In Borrowdale we met a friendly and loquacious man at the core of Lakeland society, a sheep-farmer. He holds a first generation agricultural tenancy from the National Trust. (This means the tenancy can pass on to the next two generations in his family without the Trust taking it off him, thus ensuring continuity of both careful land management and employment). In common with the farmer I encountered in Kentmere - who had to fight the National Trust, successfully, to keep his agricultural tenancy - and another in Swaledale, he is critical of the Trust. Meeting these folk, I am convinced the Trust does not understand farming. The National Trust and Natural England are paying farmers very large sums of money to reduce the number of sheep on the fells by as much as sixty per cent in some areas. These organisations believe that the pastures on the fells are being overgrazed. What they appear to fail in grasping is that the fells are good for no other type of farming; that if the grass grows too long, not only will the sheep not eat it but the indigenous birds will not be able to reach the grubs they live on so they will move elsewhere; and that for a farmer who once had 10,000 sheep on the fells now has less than half that number it will not be worth shepherding them.
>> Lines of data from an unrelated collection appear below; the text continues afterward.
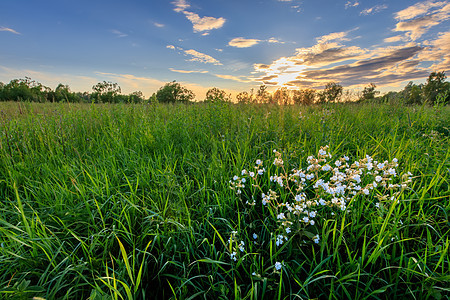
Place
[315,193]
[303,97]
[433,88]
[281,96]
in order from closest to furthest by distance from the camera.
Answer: [315,193] → [281,96] → [303,97] → [433,88]

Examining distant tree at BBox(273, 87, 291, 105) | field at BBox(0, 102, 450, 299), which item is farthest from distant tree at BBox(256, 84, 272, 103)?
field at BBox(0, 102, 450, 299)

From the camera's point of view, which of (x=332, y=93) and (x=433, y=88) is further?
(x=433, y=88)

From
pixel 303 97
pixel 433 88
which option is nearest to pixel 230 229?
pixel 303 97

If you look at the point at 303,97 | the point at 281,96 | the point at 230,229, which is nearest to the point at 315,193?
the point at 230,229

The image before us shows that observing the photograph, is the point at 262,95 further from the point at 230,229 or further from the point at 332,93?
the point at 230,229

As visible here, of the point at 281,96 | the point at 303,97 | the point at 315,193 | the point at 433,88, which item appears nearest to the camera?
the point at 315,193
Derwentwater and Blencathra
Since Natural England started interfering with the way generations of farmers have instinctively come to regard as best for the sheep, best for the wildlife, best for the visitors who come to enjoy the scenery and wildness, this London based non-departmental public body has failed to provide evidence that its huge expenditure is actually protecting Lakeland’s nature. Locals tell me that more likely it is destroying habitats and a way of life that has endured for many centuries. Lakeland farmers have been successful and trusted key influencers in whatever happens in each small community that is made up of people and land.
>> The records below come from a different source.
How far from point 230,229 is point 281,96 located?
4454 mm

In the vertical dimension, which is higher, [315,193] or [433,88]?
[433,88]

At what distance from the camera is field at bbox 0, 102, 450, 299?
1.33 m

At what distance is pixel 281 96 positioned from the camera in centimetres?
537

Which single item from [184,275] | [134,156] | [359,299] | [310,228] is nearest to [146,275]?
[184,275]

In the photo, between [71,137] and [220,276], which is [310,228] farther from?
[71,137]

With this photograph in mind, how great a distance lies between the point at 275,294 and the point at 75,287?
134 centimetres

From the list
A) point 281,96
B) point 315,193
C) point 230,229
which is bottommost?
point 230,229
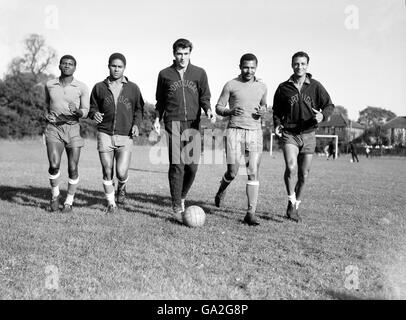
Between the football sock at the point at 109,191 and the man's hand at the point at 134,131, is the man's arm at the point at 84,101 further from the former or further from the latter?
the football sock at the point at 109,191

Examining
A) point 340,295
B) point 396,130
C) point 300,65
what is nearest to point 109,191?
point 300,65

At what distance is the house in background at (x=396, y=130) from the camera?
76062 millimetres

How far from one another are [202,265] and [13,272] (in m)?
1.82

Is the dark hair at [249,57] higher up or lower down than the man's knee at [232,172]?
higher up

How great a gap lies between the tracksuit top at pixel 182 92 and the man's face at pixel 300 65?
1.45m

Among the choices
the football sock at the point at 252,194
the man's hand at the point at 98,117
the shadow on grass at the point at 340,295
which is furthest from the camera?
the man's hand at the point at 98,117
My interest in northern hills is not to describe the beauty of Lakeland and The Dales. As with every other place I visit it is the role of the landscape in shaping lives that matters to me. The converse is equally critical; how is mankind managing the landscape? This year a Swedish teenage climate activist has stirred millions of people around the world to look at the places in which we live. She wants us to be alarmed, even angry, at what is happening. My grandchildren are right to be concerned about the natural world in which they are growing up. I hope that sane heads in national governments and world organisations such as the United Nations will come up with some strategies.

My immediate fear is that Lakeland, the Yorkshire Dales and other northern hills of England will pay the price of foot dragging by politicos in Westminster, Washington, Moscow, Beijing and Brazil. Climate change has been taking place for decades, but even now some grey suits in London are ‘re-wilding’ these hills, removing sheep and planting trees to make them feel they are taking action. Again I say, where is the evidence their policies are effective? The thirteen farmers in Borrowdale alone will tell them they are making big mistakes.
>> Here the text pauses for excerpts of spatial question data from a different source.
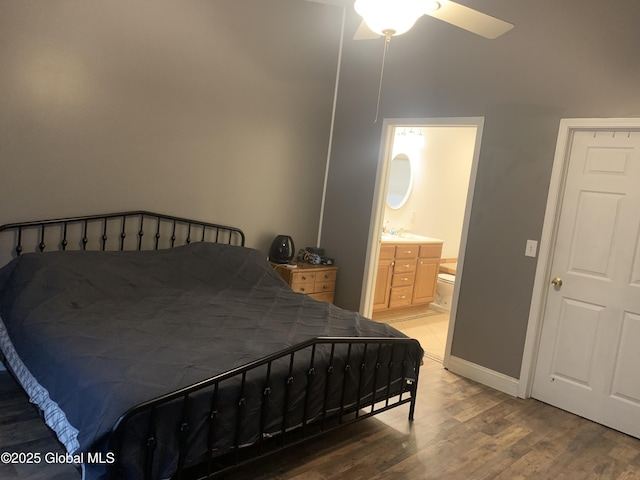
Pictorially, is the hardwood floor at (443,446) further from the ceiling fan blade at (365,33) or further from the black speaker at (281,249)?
the ceiling fan blade at (365,33)

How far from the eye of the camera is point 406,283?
5.20 m

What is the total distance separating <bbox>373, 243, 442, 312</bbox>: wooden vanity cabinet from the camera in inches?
193

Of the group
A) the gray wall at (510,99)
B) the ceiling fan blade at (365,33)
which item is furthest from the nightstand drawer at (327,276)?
the ceiling fan blade at (365,33)

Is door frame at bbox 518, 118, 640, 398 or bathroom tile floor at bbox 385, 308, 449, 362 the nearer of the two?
door frame at bbox 518, 118, 640, 398

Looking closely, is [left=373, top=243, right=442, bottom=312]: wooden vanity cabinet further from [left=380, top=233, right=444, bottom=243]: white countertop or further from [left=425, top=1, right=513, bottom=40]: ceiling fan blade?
[left=425, top=1, right=513, bottom=40]: ceiling fan blade

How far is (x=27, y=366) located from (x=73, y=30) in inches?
83.0

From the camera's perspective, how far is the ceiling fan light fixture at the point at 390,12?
188cm

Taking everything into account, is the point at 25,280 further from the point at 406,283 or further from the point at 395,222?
the point at 395,222

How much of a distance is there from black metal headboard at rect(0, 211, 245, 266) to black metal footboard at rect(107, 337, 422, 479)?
73.2 inches

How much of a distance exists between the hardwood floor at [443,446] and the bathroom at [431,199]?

The position I take on this issue is admittedly an emotional and instinctive one. There is evidence that the eradication of the consumption of all red meat would have a significant positive effect on the rate of climate change. Nevertheless, allowing large commercial companies and The National Trust, who are major landowners in Lakeland, to enact policies that are contrary to the innate passion and feel for the landscape that farmers have seems wrong. The meat produced from Cumbrian sheep is infinitesimally small; the wool has potentially far more value if imports of clothing materials are to be reduced. From my visits I detect that most farmers, walkers and locals wish to see the fells, valleys and villages left looking like they have done for hundreds of years.